Als Mitglied jener egomanen Generation, von der eingangs gesprochen wird, hab ich mir oft gedacht, dass wohl JEDE Generation ihre Chancen und ihre Probleme hatte und es erscheint mir mehr als kurzsichtig, der zukünftigen Generation gleich gar keine Chance mehr einzuräumen. Die Nachkriegsgeneration war bitterarm, aber hatte die große Chance ein Land neu aufzubauen. Die heutigen Generationen kommen in eine Welt, die eigentlich reich ist. Es ist alles da und doch (oder gerade deshalb) wissen viele gleich gar nicht mehr, was sie mit ihrem Leben anfangen sollen.

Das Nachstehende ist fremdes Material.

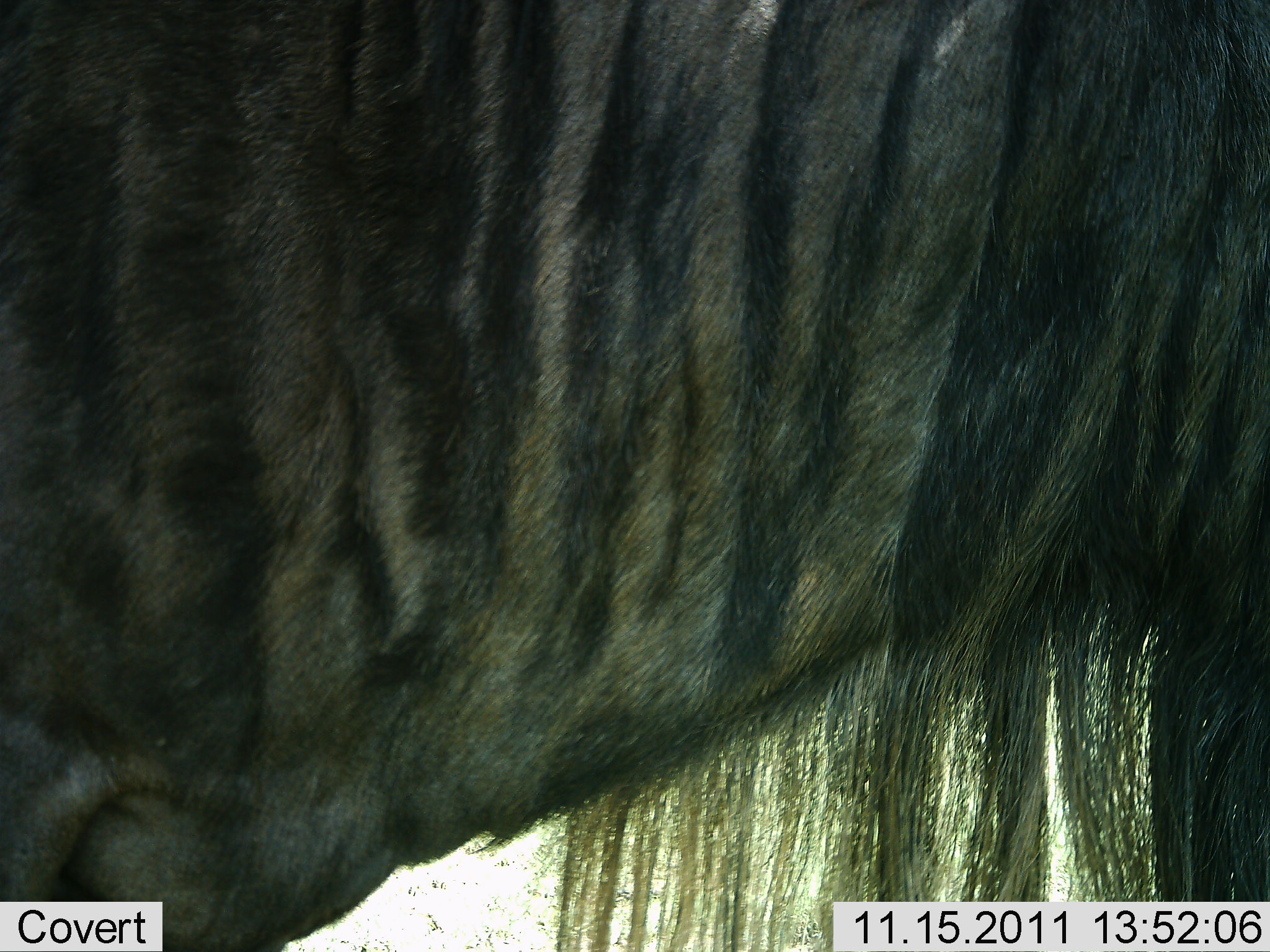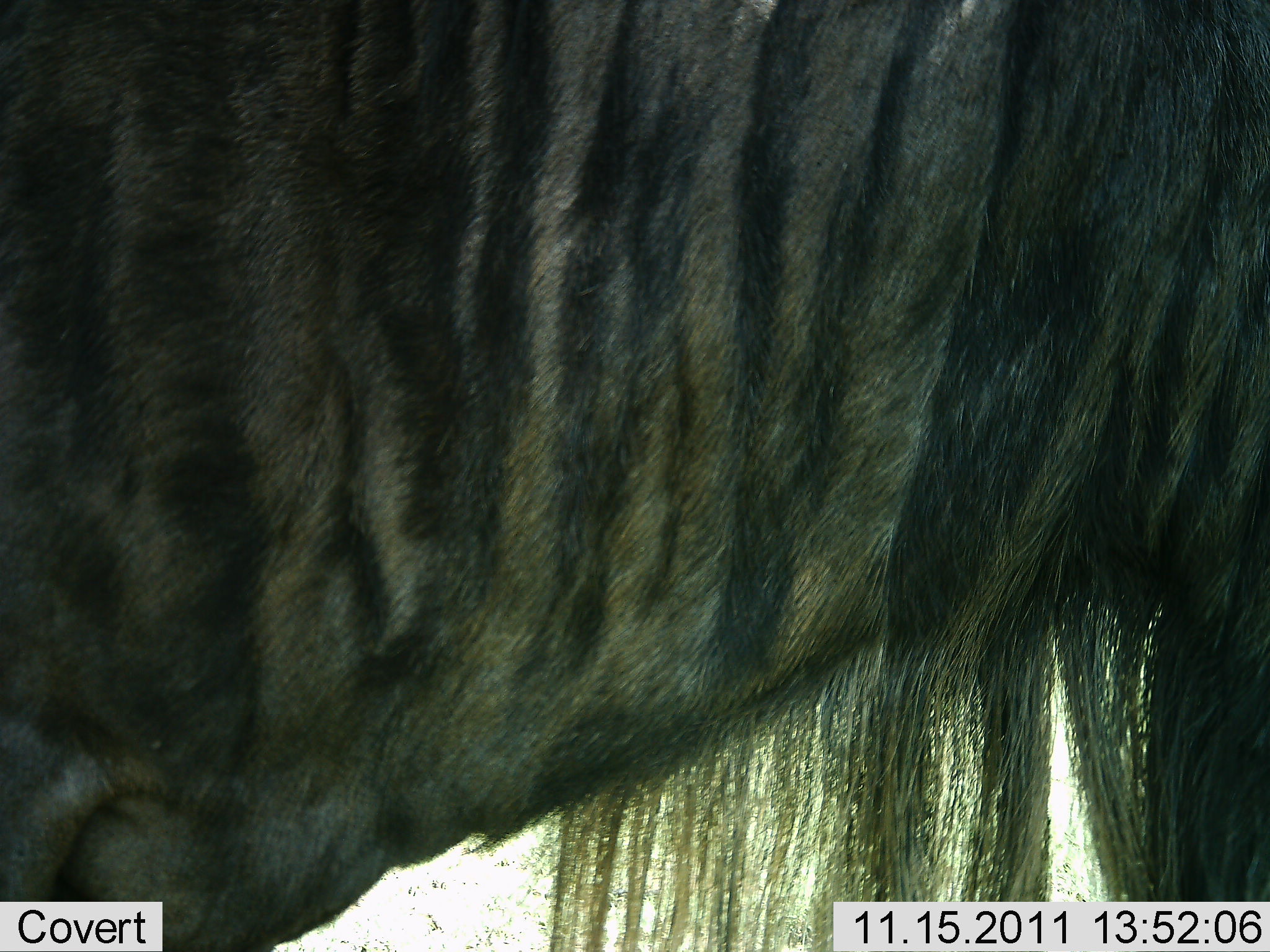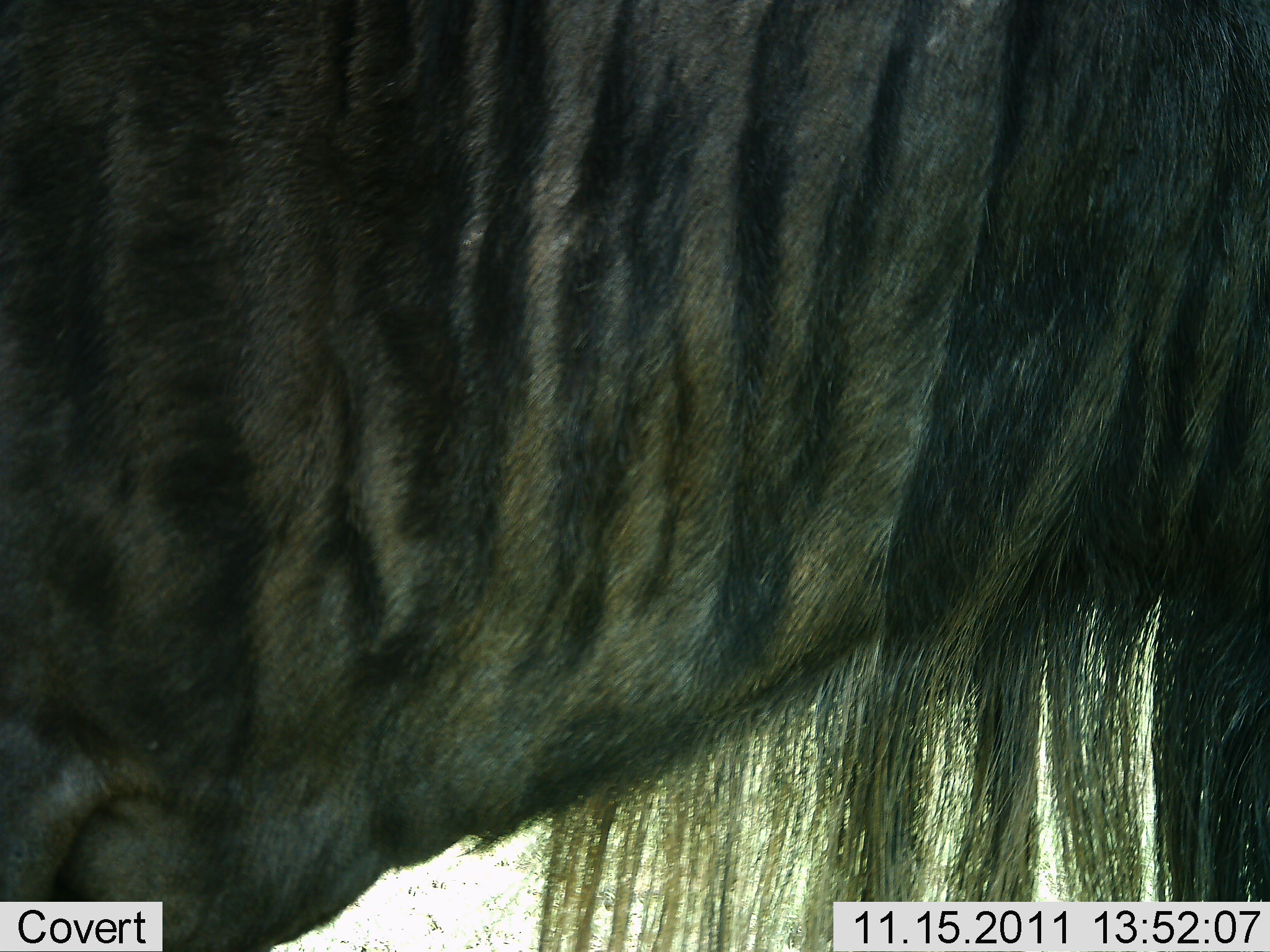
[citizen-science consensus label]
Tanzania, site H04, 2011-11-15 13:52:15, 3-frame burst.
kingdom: Animalia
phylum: Chordata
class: Mammalia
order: Artiodactyla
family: Bovidae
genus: Connochaetes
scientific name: Connochaetes taurinus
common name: blue wildebeest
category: wildebeest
Wildebeest (blue wildebeest) (Connochaetes taurinus), count 1. Behavior (volunteer vote fractions): standing 100%, resting 0%, moving 0%, interacting 0%. Young present (vote fraction): 0%. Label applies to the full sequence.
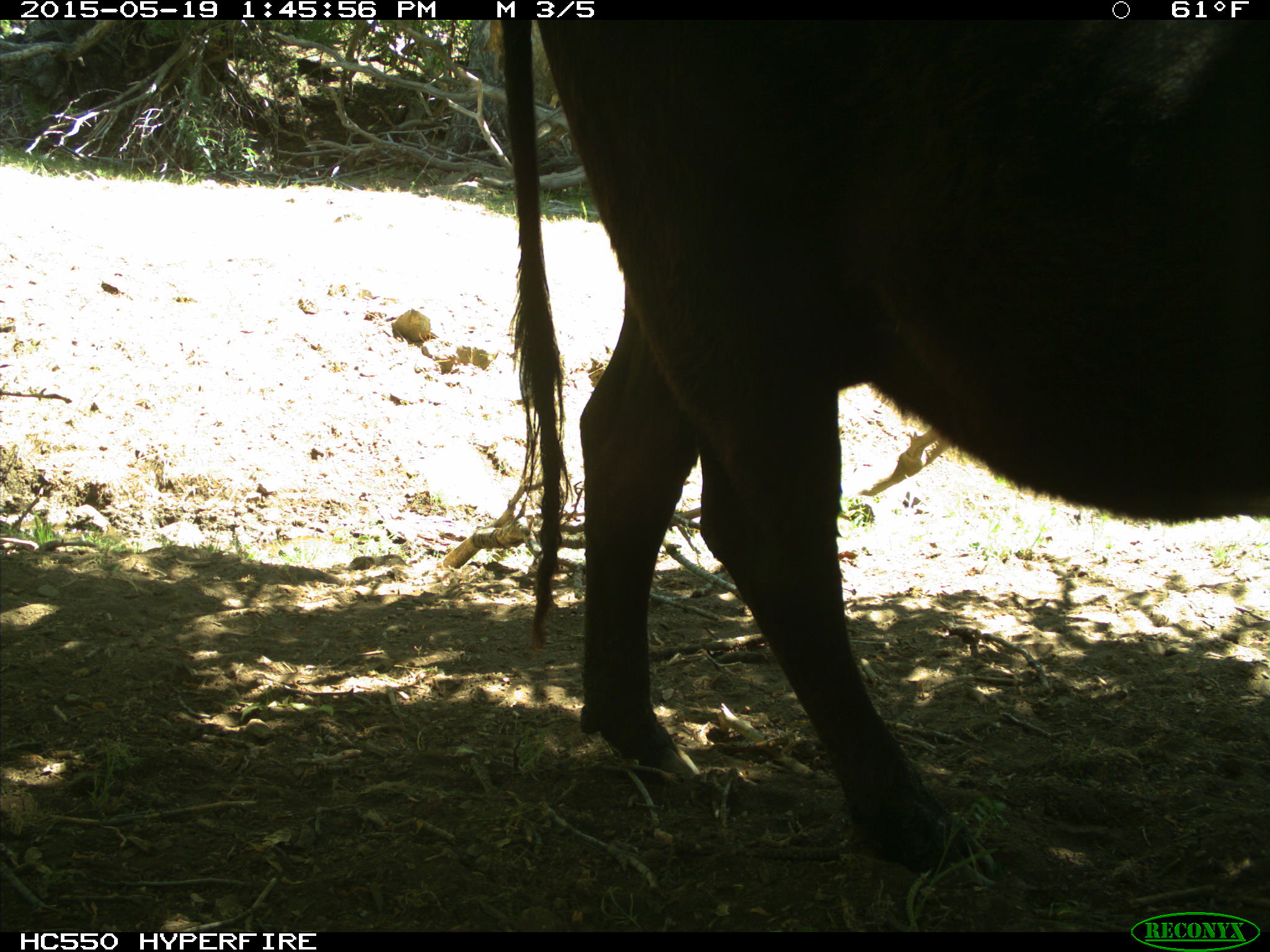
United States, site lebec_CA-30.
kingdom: Animalia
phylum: Chordata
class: Mammalia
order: Artiodactyla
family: Bovidae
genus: Bos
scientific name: Bos taurus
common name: domestic cow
Bos taurus (domestic cow).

Die Themen, um die es in dem Buch geht:
— Es warden signifikant weniger Kinder geboren, die eine merklich älter werdende Gesellschaft zu tragen haben.
— Wer in einem Familienbund lebt, hab mehr „Überlebenschancen“, als jene, die alleine sind.
— Familie ist wichtiger als Freundschaft, weil man die sozialen Leistungen innerhalb der Familie gratis bekommt, Freunde hingegen früher oder später eine Gegenleistung verlangen.
— Frauen haben die soziale Kompetenz Gemeinschaften aufrecht zu erhalten, weil sie auch „Nicht-Familienmitglieder“ in ihre Gruppe aufnehmen. Männer haben nur Interesse daran, die eigene Sippschaft durchzubringen.
— Frauen haben die Fähigkeit Kinder in die Welt zu setzen UND die Familie zu ernähren.
— Früher galt es als Option Kinder oder Karriere; heute müssen diese beiden Bereiche wie selbstverständlich vereint werden.
— Großmütter werden immer mehr zu Ersatzmüttern, weil die Mütter selbst arbeiten gehen (müssen). Gleichzeitig sind die Großmütter jedoch „egoistischer“ geworden (Stichwort: Pensionistenausflüge, Urlaube, etc)
— Um den Kinderwunsch zu wecken, muss man entweder selbst aus einer Großfamilie kommen oder zumindest das Leben mit Kinder vorgelebt bekommen.
— Das Fernsehen ist vielfach schon zum Ersatz für echte Freundschaften geworden.
(Telenovellas, Soaps, etc.)

Auch wenn der Autor von Fakten und Daten spricht, sondern werden diese doch nur von ihm interpretiert und so aneinandergereiht, dass sich ein bestimmtes Bild ergeben, nämlich jenes, dass unsere Gesellschaft auf ein Minimum an Tragfähigkeit geschrumpft ist, weil es zuwenig Kinder gibt, die das System aufrecht erhalten.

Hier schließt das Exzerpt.